When I was a parent to young kids—toddlers and preschoolers—I would have answered it by referring to the sweetness with which my children imitated Rob and I. They’d watch closely, listen carefully, and try as hard as possible to emulate what they observed.
Now they’re older. They know more. They’ve had more life experience.
For example, they used to be sweetly compliant in regards to how I got them from Point A to Point B. They allowed themselves to be strapped in car-seats and would happily go where I took them no questions asked. They watched quietly and imitated precisely as I steered, braked, signaled, and turned. They pretended to do the same from the back seat. (Okay, so my memory might just be white-washing over the times they writhed like wet fish and I could barely even get them into their car-seats. Or the times they pulled at their buckles, arched their backs, and screamed like banshees while I tried to maintain enough focus to stay on the road. Or the times they peppered me with countless questions of where we were going, how much longer, are we there yet. Maybe absence does make the heart grow fonder . . . whatever the case, on with my point.)
While they used to more or less trust me for the ride, now, with the benefit of copious age and life experience (note some sarcasm) they like to give me useful tips as I drive.

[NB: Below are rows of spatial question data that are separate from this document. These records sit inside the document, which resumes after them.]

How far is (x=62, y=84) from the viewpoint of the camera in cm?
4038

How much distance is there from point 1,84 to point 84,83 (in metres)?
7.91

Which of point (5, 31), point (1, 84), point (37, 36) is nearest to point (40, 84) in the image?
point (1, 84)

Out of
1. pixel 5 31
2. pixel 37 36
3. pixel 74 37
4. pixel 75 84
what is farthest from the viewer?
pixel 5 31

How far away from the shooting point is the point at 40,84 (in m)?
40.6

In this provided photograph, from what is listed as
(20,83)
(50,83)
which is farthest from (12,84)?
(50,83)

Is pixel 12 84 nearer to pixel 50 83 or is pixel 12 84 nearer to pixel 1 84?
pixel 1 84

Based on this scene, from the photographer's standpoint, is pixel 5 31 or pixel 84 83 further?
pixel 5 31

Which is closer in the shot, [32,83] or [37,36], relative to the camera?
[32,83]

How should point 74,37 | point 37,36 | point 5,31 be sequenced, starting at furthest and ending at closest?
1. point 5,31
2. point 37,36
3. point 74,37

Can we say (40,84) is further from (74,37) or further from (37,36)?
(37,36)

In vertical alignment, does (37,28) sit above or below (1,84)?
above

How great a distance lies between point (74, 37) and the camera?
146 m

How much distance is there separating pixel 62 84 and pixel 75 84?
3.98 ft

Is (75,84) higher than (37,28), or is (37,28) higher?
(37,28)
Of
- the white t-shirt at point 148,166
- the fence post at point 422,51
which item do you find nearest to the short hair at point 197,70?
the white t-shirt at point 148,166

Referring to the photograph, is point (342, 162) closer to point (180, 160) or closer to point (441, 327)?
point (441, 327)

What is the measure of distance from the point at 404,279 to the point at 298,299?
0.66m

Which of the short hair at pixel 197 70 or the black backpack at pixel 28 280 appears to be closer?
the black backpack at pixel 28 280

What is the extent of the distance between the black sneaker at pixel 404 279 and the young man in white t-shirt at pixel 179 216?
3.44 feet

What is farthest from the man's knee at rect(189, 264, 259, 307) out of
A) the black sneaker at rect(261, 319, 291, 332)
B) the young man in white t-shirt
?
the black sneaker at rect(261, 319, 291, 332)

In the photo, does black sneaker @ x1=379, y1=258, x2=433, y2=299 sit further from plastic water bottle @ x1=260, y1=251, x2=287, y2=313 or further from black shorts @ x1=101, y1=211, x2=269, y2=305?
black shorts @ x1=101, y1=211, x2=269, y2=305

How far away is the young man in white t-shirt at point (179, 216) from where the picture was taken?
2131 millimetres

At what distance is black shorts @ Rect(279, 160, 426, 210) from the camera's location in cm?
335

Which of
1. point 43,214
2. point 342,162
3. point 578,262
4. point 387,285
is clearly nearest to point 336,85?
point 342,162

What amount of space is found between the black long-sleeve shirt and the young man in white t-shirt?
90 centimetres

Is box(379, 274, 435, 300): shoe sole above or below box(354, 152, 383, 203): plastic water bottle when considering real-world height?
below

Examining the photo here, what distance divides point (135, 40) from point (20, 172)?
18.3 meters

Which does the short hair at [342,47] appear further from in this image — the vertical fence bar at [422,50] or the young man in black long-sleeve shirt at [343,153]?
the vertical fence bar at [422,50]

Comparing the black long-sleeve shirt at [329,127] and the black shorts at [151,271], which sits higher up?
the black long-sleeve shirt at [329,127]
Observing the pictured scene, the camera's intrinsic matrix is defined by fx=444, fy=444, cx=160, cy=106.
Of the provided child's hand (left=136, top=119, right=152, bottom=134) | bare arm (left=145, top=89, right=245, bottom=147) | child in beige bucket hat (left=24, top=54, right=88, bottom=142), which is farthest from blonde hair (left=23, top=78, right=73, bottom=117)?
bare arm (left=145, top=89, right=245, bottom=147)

Mom, seriously, we’re going to be late if you don’t drive faster than this. Nobody follows speed-limits these days. Mom, it doesn’t matter if you’re perfectly straight in this parking spot, you don’t have to back up and straighten out a hundred times.

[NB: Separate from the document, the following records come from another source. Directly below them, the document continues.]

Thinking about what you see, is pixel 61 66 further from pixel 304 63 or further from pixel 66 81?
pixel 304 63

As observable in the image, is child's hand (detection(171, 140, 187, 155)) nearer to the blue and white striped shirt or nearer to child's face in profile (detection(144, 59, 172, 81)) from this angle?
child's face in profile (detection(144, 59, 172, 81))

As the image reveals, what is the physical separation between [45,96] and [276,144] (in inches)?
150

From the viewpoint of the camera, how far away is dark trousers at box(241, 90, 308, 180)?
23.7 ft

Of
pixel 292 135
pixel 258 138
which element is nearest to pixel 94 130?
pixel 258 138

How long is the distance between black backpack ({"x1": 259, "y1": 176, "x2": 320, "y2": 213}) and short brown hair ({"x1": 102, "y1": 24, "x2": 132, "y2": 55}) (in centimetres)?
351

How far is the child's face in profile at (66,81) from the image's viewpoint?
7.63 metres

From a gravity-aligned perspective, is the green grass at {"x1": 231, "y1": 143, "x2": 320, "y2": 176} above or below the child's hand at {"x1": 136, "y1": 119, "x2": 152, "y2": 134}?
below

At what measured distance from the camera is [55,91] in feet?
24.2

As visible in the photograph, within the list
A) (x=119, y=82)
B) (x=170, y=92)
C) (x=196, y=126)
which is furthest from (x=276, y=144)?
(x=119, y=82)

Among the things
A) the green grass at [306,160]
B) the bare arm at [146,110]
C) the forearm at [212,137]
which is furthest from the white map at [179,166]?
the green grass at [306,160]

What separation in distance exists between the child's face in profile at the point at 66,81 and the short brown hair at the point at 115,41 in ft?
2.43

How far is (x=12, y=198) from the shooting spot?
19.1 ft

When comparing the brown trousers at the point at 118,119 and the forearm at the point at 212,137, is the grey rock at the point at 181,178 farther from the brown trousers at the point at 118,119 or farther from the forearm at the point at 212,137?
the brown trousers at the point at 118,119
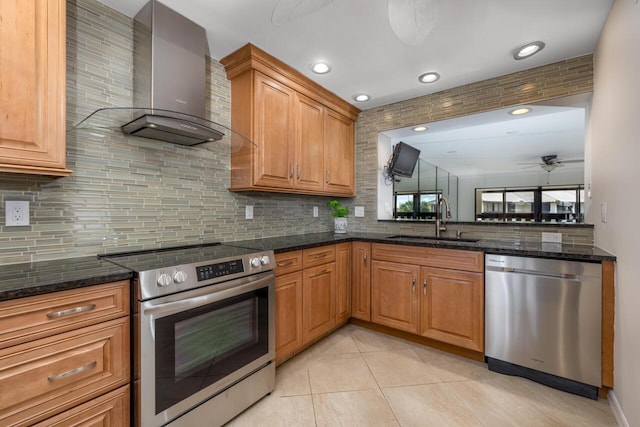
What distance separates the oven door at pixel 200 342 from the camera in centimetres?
124

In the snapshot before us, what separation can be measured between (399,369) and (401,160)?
7.32 feet

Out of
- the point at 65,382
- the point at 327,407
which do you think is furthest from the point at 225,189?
the point at 327,407

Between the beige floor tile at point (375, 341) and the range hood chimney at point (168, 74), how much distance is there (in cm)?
207

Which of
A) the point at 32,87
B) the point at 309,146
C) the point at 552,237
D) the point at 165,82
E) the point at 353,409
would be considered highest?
the point at 165,82

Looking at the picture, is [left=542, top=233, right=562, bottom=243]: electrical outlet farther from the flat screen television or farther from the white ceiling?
the flat screen television

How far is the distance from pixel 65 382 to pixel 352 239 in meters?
2.17

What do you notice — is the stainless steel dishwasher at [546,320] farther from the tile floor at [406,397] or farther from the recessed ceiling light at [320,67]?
the recessed ceiling light at [320,67]

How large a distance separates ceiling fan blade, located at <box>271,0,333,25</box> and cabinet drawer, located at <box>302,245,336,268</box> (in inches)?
59.8

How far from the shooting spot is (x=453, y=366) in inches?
85.0

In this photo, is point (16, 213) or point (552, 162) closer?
point (16, 213)

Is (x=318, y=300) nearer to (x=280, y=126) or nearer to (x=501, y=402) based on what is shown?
(x=501, y=402)

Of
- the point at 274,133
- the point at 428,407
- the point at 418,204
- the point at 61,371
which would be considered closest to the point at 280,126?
the point at 274,133

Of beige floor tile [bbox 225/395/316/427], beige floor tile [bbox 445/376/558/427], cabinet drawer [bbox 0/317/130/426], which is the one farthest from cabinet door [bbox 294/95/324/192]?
beige floor tile [bbox 445/376/558/427]

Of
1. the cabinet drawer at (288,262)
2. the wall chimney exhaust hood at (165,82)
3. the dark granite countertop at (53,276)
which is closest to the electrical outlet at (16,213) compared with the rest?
the dark granite countertop at (53,276)
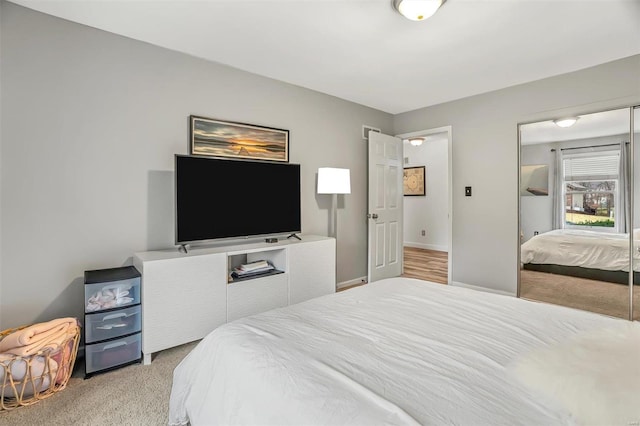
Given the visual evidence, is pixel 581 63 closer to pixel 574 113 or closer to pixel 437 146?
pixel 574 113

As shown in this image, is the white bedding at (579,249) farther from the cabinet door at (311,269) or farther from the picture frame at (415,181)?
the picture frame at (415,181)

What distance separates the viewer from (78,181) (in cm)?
233

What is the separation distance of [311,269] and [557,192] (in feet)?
8.83

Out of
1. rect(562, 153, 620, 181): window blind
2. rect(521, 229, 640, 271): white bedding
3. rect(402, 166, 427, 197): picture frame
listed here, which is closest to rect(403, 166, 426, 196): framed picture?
rect(402, 166, 427, 197): picture frame

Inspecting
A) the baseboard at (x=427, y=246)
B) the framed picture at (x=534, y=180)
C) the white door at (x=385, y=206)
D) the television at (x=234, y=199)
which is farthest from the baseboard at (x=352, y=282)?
the baseboard at (x=427, y=246)

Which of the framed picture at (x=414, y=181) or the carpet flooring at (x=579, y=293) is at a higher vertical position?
the framed picture at (x=414, y=181)

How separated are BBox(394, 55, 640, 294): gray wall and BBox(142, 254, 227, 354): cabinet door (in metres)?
3.05

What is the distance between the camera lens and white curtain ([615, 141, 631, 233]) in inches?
115

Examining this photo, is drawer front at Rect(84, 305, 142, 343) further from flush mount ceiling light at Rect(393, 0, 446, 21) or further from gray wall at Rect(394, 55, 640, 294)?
gray wall at Rect(394, 55, 640, 294)

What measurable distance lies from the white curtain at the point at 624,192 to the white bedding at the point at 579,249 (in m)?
0.11

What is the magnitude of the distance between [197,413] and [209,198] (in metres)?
1.80

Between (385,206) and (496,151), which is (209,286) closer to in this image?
(385,206)

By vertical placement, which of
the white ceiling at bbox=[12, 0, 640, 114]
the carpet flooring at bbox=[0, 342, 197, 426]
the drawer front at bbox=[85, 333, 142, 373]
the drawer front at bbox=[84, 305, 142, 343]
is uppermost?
the white ceiling at bbox=[12, 0, 640, 114]

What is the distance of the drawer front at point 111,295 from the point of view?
2.06 metres
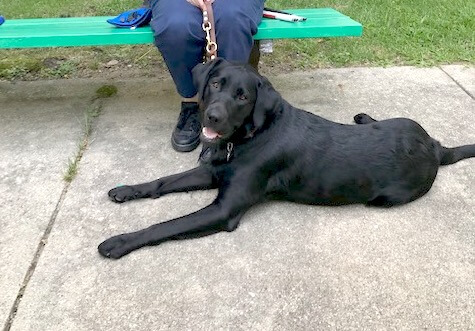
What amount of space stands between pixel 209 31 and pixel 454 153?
1598 mm

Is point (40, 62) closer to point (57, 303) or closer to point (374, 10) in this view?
point (57, 303)

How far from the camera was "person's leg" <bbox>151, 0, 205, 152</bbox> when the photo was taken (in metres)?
2.76

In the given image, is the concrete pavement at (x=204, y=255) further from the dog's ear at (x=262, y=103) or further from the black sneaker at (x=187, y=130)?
the dog's ear at (x=262, y=103)

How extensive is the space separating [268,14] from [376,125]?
1.17m

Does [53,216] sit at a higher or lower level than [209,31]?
lower

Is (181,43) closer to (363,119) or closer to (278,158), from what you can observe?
(278,158)

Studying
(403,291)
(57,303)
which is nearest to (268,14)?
(403,291)

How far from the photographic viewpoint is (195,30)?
2.78 meters

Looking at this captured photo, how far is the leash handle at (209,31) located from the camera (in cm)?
275

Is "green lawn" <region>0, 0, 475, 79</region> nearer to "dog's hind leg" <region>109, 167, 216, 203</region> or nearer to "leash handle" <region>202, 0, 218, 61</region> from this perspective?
"leash handle" <region>202, 0, 218, 61</region>

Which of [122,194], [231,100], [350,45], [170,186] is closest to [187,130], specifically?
[170,186]

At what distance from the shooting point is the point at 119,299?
200 cm

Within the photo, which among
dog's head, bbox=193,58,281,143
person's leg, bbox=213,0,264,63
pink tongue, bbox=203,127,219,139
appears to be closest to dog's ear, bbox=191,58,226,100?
dog's head, bbox=193,58,281,143

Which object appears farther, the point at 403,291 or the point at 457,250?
the point at 457,250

In fact, just this past weekend I took one of my boys to an out-of-town basketball tournament in a vehicle I don’t normally drive (worse yet, one with no back-up camera). After several long and admittedly painful parking attempts, a little curb jumping, and some very slow reverse maneuvering, I was actually driving. Until I wasn’t. I accidentally stalled the vehicle in the middle of the street. This was apparently my son’s final straw. This child who has never driven a vehicle in his entire life had the audacity to roll his eyes and state that he could do a better job than I could.
As soon as I had the truck moving again I told him, “Boy, you don’t know what you don’t know.”

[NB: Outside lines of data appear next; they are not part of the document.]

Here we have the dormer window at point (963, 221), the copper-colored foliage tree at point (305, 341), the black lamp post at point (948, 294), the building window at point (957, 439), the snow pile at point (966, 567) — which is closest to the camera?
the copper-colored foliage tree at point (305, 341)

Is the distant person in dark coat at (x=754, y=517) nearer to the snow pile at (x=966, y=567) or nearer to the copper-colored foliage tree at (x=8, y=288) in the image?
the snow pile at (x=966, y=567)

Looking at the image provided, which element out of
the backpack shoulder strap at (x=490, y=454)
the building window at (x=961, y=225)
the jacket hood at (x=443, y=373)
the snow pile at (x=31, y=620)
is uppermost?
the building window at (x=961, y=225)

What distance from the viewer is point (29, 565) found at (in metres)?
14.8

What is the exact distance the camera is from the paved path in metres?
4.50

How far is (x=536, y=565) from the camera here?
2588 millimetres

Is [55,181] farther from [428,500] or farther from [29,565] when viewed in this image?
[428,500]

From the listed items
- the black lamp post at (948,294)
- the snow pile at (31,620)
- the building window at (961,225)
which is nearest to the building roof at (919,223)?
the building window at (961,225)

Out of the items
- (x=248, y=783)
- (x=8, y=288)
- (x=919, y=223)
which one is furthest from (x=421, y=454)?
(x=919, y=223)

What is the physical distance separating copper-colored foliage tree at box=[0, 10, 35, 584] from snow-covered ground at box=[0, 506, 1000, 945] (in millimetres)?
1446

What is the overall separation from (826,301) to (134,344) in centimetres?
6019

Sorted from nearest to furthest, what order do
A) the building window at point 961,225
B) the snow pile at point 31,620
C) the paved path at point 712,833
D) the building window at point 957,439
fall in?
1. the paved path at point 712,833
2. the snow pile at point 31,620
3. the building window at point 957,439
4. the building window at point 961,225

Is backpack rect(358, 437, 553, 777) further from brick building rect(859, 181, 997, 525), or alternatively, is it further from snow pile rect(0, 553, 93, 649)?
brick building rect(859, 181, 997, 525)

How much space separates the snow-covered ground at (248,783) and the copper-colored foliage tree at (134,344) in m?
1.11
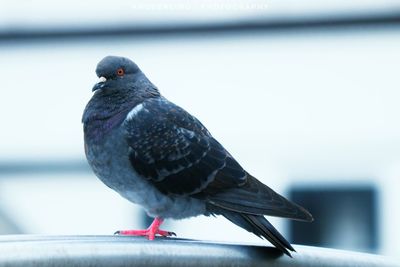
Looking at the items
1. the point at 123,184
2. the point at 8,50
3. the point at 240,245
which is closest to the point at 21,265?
the point at 240,245

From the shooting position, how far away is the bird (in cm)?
307

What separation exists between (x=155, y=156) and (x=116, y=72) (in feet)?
0.97

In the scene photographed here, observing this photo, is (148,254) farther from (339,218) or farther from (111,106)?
(339,218)

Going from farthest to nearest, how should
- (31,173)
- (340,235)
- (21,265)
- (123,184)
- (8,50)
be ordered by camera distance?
(8,50) → (31,173) → (340,235) → (123,184) → (21,265)

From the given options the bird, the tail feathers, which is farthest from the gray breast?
the tail feathers

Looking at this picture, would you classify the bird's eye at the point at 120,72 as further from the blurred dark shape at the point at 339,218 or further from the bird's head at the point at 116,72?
the blurred dark shape at the point at 339,218

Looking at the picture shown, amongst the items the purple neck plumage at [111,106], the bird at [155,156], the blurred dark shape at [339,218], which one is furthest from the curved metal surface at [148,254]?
the blurred dark shape at [339,218]

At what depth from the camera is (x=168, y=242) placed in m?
1.99

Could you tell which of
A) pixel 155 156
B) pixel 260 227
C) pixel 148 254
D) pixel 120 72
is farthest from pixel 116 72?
pixel 148 254

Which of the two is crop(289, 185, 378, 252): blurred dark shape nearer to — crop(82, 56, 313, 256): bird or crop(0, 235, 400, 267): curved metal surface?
crop(82, 56, 313, 256): bird

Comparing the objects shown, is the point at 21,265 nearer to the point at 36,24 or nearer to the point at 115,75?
the point at 115,75

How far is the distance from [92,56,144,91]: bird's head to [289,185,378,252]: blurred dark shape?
21.9 ft

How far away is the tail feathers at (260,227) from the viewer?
2.27 m

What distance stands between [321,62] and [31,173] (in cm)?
364
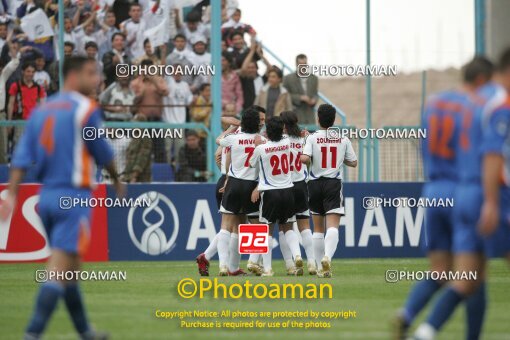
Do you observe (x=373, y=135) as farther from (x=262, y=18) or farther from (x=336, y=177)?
(x=336, y=177)

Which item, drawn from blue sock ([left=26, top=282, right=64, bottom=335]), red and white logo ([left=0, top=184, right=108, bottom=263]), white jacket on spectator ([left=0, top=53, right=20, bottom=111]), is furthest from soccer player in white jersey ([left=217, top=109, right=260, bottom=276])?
blue sock ([left=26, top=282, right=64, bottom=335])

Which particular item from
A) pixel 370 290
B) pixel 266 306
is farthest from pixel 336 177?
pixel 266 306

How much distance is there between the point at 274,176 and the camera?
16125mm

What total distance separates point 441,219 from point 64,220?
2.86m

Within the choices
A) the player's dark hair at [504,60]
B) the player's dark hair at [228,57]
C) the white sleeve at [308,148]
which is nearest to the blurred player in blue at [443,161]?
the player's dark hair at [504,60]

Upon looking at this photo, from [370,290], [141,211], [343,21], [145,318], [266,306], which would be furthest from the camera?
[343,21]

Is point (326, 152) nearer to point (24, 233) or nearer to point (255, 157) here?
point (255, 157)

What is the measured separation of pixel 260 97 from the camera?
70.2 feet

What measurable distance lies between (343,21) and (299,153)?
5.67 m

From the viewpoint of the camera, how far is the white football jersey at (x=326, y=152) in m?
16.2

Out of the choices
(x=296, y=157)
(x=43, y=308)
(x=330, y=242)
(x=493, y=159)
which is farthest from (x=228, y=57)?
(x=493, y=159)

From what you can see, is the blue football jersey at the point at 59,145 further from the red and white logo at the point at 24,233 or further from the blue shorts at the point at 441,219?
the red and white logo at the point at 24,233

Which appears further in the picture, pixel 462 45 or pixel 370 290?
pixel 462 45

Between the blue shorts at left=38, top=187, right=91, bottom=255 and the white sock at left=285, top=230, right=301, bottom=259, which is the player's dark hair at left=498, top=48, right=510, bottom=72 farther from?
the white sock at left=285, top=230, right=301, bottom=259
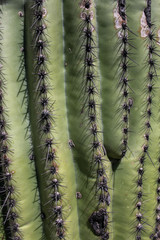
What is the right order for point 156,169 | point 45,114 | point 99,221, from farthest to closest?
1. point 156,169
2. point 99,221
3. point 45,114

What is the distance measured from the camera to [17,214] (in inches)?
71.7

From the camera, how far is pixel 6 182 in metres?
1.77

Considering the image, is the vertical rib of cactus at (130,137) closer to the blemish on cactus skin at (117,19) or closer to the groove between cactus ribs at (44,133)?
the blemish on cactus skin at (117,19)

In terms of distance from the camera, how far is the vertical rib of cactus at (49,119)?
5.37ft

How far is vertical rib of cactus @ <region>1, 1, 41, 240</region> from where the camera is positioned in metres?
1.69

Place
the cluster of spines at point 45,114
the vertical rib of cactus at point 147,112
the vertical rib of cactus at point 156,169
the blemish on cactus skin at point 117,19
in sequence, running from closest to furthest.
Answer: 1. the cluster of spines at point 45,114
2. the blemish on cactus skin at point 117,19
3. the vertical rib of cactus at point 147,112
4. the vertical rib of cactus at point 156,169

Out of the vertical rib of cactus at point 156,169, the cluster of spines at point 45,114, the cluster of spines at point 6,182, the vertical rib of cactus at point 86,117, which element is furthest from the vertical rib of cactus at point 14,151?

I was a little annoyed with him, but wonder if we might do the same thing with God.
We might imitate God as beloved children for a time. We watch closely, we listen carefully, we believe that He knows what we don’t so we trust Him for those life blanks we can’t fill in. But then, after we have the benefit of time and experience, suddenly we’re telling God what He doesn’t know.
When He says no unwholesome talk, we say a little bit of it makes us relatable and relevant. When He says we should watch out for impurity, empty words, deceptive thoughts, and illusive alliances, we argue that we need to have open minds and that it’s okay to take a little of this and a little of that and blend it together to soften the rough edges of His words. He says it’s dangerous to walk in the dark and calls us to walk in the light, we say life is shades of grey. Following all the rules might have made sense when we were young and didn’t know better, but we’ve got time and experience under our belts and God needs our help to relate to our world.
I would never have taken my almost eleven year old up on his suggestion that he be allowed to drive. It would be dangerous and unloving of me to do so.
He doesn’t know what he doesn’t know.
God will not take us up on our suggestions either. We don’t know what we don’t know. Our job is to imitate Him as beloved children. He loves us with perfect love and knows what we need better than we do. Because of what Christ Jesus did for us on the cross, we can trust His love. We can trust that what He tells us to do is for our good and His glory. Resting securely in our position as God’s beloved children, we’re moved to imitate Him from a place of joyful submission and loving trust. We pursue purity, holiness, right thinking, submission, unity and thanksgiving because we’re imitating Him and we know this is the way to make the best use of our time.
Will it be easy? No! There will be some curb jumping, slow maneuvering, and even times we flat-out stall along the way. But if we’re rooted and grounded in His power and wisdom and love, if we’re filled with the fullness of God instead of ourselves, more than we could ask or imagine will be accomplished for our good and His glory.
It’s not going to be easy—there’s a war being waged. We’re in a spiritual battle so we’re going to need spiritual strength. But we’re not fighting alone or in our own strength, or wisdom, or fullness. We’re in Christ, we’re part of God’s spiritual family, so we have access to the full, unlimited storehouse of God’s spiritual resources.